Song by Los Tigres del Norte

from the album Uniendo Fronteras
- Released: 2001
- Genre: Norteño

= Somos Más Americanos =

"Somos Más Americanos" is a Norteño song performed by the Mexican and Californian group Los Tigres del Norte. Released in 2001, the song first appeared on the album Uniendo Fronteras. With lyrics told from the perspective of an undocumented immigrant in the United States, living in lands previously part of Mexico, the song has become an immigrant anthem and was included by Rolling Stone on its 2025 list of "The 250 Greatest Songs of the 21st Century So Far".

==Lyrics==
The lyrics are written from the perspective of an undocumented Mexican immigrant living in the United States and reacting to Americans telling him "I should go back to my country because there's no room for me here." Referencing the fact that eight of United States (including Texas, California, Colorado, and Arizona) were previously part of Mexico, the song reminds "the gringos" that, "I didn't cross the border, the border crossed to me", noting that "they marked a line" so that "I'm a foreigner in my own land" and now they call me an "invader". The chorus asserts:We are more American
We are more American
than the children of the Anglo-Saxons.

==Reviews==
On its release, Mario Tarradell of The Dallas Morning News called it "the most powerful" song on the album, "a jaunty, polka-style track drenched in accordion."

==Legacy==
In 2011, a live version was recorded for MTV Unplugged: Los Tigres del Norte and Friends featuring Zack de la Rocha.

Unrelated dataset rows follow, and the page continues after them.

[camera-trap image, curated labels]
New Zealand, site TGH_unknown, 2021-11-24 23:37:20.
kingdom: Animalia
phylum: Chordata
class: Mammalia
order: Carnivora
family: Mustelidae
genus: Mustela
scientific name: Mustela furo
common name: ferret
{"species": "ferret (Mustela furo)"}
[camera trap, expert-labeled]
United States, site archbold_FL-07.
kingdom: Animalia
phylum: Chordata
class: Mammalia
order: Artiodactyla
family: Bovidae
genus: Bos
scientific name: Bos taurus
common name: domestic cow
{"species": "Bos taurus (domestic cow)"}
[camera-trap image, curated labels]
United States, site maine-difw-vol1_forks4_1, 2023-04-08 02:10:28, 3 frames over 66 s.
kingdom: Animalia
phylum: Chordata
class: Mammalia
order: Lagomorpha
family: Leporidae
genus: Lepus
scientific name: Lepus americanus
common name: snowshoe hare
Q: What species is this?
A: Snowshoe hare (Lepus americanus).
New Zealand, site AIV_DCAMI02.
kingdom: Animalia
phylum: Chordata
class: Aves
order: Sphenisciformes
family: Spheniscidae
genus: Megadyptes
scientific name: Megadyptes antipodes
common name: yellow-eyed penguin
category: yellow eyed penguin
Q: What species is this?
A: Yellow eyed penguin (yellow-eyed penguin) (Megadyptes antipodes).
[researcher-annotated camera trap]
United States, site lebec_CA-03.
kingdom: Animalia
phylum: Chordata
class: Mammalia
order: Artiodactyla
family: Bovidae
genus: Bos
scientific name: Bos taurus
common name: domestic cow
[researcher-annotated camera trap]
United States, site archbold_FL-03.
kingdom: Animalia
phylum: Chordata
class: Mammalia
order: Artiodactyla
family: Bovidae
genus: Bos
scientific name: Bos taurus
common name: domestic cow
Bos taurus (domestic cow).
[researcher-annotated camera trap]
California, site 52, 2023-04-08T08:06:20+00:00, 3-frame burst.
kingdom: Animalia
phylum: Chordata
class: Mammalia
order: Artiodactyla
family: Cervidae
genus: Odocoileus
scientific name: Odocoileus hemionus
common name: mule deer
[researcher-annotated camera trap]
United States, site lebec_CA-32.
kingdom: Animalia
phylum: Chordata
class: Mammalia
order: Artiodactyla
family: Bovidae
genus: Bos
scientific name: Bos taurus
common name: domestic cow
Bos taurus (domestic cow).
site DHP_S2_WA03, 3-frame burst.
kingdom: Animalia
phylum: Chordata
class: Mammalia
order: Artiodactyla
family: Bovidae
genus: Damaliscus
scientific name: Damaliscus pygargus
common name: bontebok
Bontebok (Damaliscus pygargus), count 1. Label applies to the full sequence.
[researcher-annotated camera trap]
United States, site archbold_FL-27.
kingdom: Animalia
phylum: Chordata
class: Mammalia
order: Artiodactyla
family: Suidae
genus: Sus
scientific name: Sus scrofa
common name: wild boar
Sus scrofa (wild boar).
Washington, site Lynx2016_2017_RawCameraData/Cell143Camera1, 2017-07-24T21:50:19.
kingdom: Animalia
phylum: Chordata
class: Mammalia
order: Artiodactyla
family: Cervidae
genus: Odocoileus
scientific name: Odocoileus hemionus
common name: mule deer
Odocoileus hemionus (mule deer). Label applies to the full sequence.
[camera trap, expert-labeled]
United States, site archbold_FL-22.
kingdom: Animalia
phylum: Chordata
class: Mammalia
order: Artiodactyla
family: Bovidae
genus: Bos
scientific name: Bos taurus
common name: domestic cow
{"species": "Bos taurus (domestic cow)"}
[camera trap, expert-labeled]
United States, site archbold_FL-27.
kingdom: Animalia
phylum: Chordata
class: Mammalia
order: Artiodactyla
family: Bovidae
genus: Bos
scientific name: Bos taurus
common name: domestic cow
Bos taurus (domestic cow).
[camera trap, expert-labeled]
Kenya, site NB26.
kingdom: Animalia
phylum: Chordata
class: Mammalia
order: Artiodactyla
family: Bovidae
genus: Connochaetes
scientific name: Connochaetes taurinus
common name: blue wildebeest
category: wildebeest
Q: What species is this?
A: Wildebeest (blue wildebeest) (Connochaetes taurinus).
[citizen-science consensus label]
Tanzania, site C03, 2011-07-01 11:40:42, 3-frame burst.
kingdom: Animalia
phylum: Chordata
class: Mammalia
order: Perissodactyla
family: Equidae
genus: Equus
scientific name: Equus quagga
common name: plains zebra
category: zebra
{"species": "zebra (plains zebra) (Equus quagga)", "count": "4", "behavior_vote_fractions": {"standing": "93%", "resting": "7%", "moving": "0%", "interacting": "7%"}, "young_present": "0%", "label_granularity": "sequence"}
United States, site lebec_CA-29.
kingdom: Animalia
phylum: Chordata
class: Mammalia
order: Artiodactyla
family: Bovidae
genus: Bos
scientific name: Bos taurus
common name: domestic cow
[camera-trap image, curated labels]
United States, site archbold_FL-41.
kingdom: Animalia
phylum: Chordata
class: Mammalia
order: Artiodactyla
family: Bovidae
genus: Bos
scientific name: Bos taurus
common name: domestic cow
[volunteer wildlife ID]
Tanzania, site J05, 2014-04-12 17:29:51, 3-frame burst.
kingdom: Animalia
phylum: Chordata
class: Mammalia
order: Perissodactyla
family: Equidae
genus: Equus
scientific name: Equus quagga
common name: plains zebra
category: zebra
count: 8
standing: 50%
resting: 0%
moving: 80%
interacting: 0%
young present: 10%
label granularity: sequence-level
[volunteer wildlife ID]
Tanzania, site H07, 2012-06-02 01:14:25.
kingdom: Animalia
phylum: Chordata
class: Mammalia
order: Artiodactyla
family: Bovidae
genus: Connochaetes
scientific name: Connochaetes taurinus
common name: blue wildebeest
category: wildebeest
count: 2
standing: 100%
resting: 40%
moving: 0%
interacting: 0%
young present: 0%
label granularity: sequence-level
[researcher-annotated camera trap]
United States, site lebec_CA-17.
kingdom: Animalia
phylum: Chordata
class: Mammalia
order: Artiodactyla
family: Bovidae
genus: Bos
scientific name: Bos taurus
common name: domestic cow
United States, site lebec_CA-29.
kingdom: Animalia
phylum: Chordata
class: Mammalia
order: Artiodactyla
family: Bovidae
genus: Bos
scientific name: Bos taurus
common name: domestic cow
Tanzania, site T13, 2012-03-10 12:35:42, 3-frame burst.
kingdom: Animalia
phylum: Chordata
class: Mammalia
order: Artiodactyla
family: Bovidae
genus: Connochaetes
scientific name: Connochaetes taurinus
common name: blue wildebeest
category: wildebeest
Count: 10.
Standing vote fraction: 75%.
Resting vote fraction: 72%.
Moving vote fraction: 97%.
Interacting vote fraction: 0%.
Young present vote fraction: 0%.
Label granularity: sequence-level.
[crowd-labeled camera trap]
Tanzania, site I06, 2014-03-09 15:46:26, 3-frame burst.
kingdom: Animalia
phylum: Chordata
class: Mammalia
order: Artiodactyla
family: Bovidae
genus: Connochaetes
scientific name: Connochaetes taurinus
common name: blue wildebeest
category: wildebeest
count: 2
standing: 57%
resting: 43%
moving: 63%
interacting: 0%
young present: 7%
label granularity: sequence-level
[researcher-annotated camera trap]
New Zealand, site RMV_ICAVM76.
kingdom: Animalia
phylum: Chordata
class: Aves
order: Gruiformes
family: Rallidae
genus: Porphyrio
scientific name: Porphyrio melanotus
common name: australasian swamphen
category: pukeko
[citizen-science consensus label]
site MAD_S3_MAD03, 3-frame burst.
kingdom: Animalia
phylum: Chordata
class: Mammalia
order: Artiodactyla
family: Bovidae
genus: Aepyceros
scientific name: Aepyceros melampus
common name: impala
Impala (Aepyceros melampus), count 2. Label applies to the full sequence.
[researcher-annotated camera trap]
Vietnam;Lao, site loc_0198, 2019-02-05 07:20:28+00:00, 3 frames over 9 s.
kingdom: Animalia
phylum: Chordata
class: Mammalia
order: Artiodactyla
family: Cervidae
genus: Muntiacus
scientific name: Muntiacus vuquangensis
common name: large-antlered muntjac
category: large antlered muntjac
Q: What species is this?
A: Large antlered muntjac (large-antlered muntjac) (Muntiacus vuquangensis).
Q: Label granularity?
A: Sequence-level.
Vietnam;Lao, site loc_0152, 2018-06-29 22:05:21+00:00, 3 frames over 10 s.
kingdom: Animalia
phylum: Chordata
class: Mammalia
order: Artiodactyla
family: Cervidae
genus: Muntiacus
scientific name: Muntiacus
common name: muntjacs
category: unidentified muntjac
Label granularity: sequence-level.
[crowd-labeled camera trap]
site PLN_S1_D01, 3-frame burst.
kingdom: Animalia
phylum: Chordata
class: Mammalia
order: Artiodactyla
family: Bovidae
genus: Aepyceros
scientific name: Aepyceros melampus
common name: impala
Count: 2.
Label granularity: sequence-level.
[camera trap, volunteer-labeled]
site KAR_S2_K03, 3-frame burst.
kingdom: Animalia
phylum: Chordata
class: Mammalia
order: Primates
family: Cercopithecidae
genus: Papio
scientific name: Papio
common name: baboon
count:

In 2015, the Mexican rock band Maná covered the song in a "rock-guitar-meets-Mexican-polka" style. A review of the song in the Los Angeles Times wrote that the song "serves as an anthem to immigrants in the United States."

At the Latin Grammy Awards in November 2015, Maná and Los Tigres del Norte performed the song together. At the end of the performance, the groups unfurled a Spanish-language banner translated as "Latinos United, Don't Vote for racists." The Los Angeles Times called the song a "rousing immigrant anthem".

During his time as President of Mexico, Andrés Manuel López Obrador frequently cited the song to counter anti-immigrant rhetoric from American politicians.

During the Presidency of Donald Trump, the song was described as a "cultural battle hymn" on behalf of undocumented immigrants.

In January 2025, amid a diplomatic dispute between Colombia and the United States, Colombian President Gustavo Petro posted a video of the song accompanied by the question, "Who is the invader?"

In October 2025, the song was ranked at No. 185 on the Rolling Stone list of "The 250 Greatest Songs of the 21st Century So Far".